But not Mr. Doctor, because he identifies as GEN ZEEEEEEE!

” Norman began to storm out. And then the first piano notes of Richard Marx’s “Right Here Waiting” unspooled through the speakers.

Oceans apart, day after day, and I slowly go insane.

Norman froze. It was the same Richard Marx song that played in the random health food store parking lot in Scottsdale after the birth of the daughter they would never bring home.

He turned back to the table and recognized the absolute panic spreading across Jesse’s face; it was the same panic splashed across his.

Norman reached for Jesse’s hand. “A word?” Jesse nodded, stood, but didn’t take his hand.

“You okay?” Norman asked when out of earshot of their table. He glanced at Headphones, who flashed them a smile and whooped his hands like he was encouraging them to dance.

“The song?” Jesse swallowed, even though his mouth was dry. “Don’t be ridiculous. I’m fine.” It was clear he was lying. “This is uncomfortable for you,” Jesse muttered. “I should have brought Lally.”

Jesse pulled them aside so that the chef could dish out dessert, some sort of sorbet the color of green tea.

“Why, so you could be alone with Orson?”

Jesse seemed almost impressed. “I’ve never known you to be this possessive.”

“What is he, twenty-seven?” Norman asked.

Jesse widened his eyes. “Jealous?”

The thing is, Norman was.

“Tables have turned. I’m the older man now. To be honest with you, I kind of like it.”

Norman couldn’t believe his ears. “You’re twice his age. You’re not older so much as archaic.”

“He doesn’t seem to mind.”

“And you just had to call me your ex-husband. Twist that knife.”

Jesse seemed to think that was not fair. “It’s what you are, isn’t it?”

Norman couldn’t believe his ears. He was so much more than that. “And what is he? Your boyfriend?”

“He’s not anything. Calm down. We’ve only been on a few dates.” Jesse looked around, perhaps nervous that people were starting to eavesdrop.

In the history of marital arguments, telling someone to calm down has only ever provoked the opposite effect.

But Norman getting more worked up was not going to get them anywhere.

He had no choice but to pivot. “I remember you underneath me, when I was in the light. You were standing underneath me. Waving a rolling pin. Could that be possible? And I recognize now you were fighting for us. And it may seem like I was giving up. But in my own way I was fighting for us, too.”

Norman expected an objection, but Jesse seemed too stunned to speak. Maybe he was remembering the rolling pin, too.

“Do you remember anything else?”

“I remember that night. I was reading and had dozed off, I guess—I think you were already asleep.” Norman glanced at Headphones. How long is this song? “I don’t remember what woke me first, that awful racket and the blinding flashes of light, or just, you know.”

Jesse shook his head. He didn’t know.

“My general unhappiness with the world.”

“You didn’t think to wake me?”

“No,” he replied, very matter-of-fact. He didn’t recall thinking to, or on any of the previous nights his restlessness startled him awake, but he could see how that would have been the rational response to something that goes bump in the night.

“The best way I can describe it is I felt this pull. Out of bed. Out of the house. Like I was in some sort of trance. I didn’t think to wake you, because I wasn’t thinking at all. ”

“It didn’t feel like a pull to me,” Jesse interrupted. “If anything, it felt like a push.”

“I thought the light held the answers. I know it seemed like I chose to leave. But I only chose to know the truth. And the rest?” Norman shrugged helplessly.

“And what are the answers?” Jesse asked with an obnoxious defiance. “Where have you been this whole time?”

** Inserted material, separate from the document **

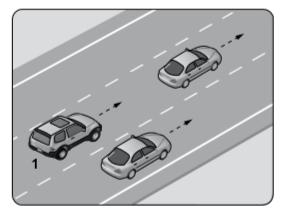 Şekildeki gibi, tek yönlü kara yolunda bulunan 1 numaralı araç sürücüsünün aşağıdakilerden hangisini yapması yanlıştır?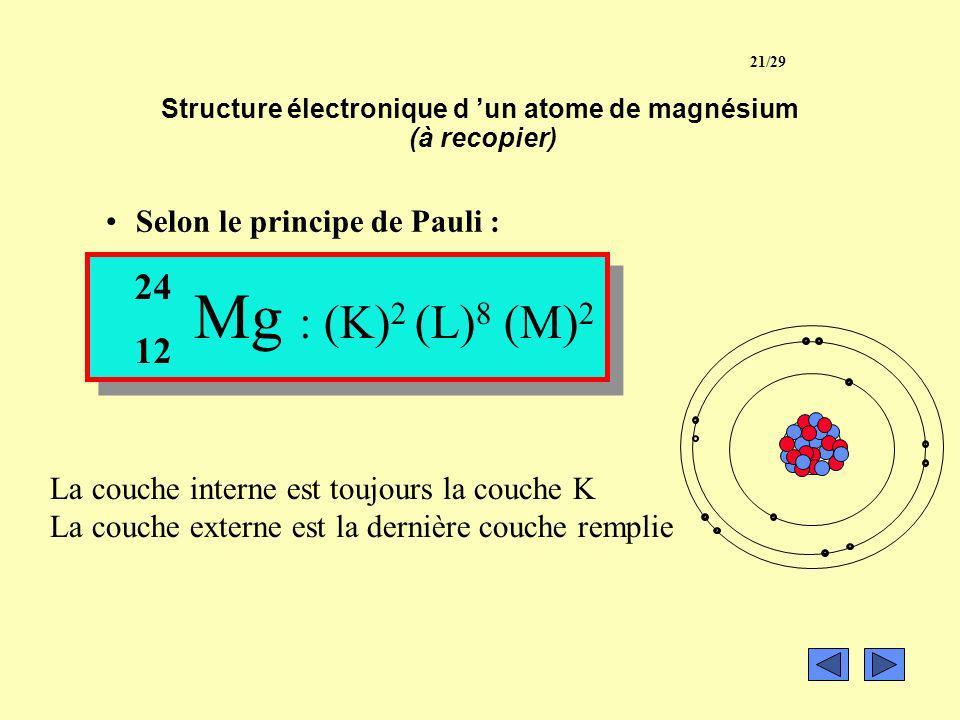exemple: Répartissons ensemble les électrons d un noyau de magnésium 12 Mg Mg : (K) 2 (L) 8 Reste 2 électrons à placer. La couche M peut contenir 18 é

Norman’s jaw dropped helplessly; he didn’t have them—answers. At least not in that moment. At least not yet. The answer was that he wanted to be with Jesse. He just didn’t know if Jesse still wanted to be with him. And he was too afraid to ask.

“That’s what I thought.”

Richard Marx ended his plaintive wailing.

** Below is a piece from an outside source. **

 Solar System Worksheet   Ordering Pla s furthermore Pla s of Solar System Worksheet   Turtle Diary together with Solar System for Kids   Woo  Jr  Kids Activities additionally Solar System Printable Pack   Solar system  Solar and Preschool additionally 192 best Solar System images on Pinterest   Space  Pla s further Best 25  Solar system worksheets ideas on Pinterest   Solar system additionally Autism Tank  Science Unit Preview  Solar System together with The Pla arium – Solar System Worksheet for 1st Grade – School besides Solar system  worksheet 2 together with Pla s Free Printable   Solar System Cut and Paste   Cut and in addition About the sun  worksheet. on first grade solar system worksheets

I’ll be right here waiting for you. What did he know?

Thank god Headphones had the good sense to follow it with something up-tempo.

Bruno Mars, volume up. A woman screamed as she recognized “Uptown Funk” and leaped to her feet, almost knocking over a server balancing three bowls of sorbet.

When they returned to their table, Orson was gone.

And he couldn’t tell if Jesse was sad or relieved by his absence.

After the dessert course had been cleared, some of the tables were pushed back to make more room for dancing, and Headphones announced he had a surprise for the bride and groom: a silent disco.

Enormous over-ear headsets were handed out to each guest, much like the pair that earned Headphones his name.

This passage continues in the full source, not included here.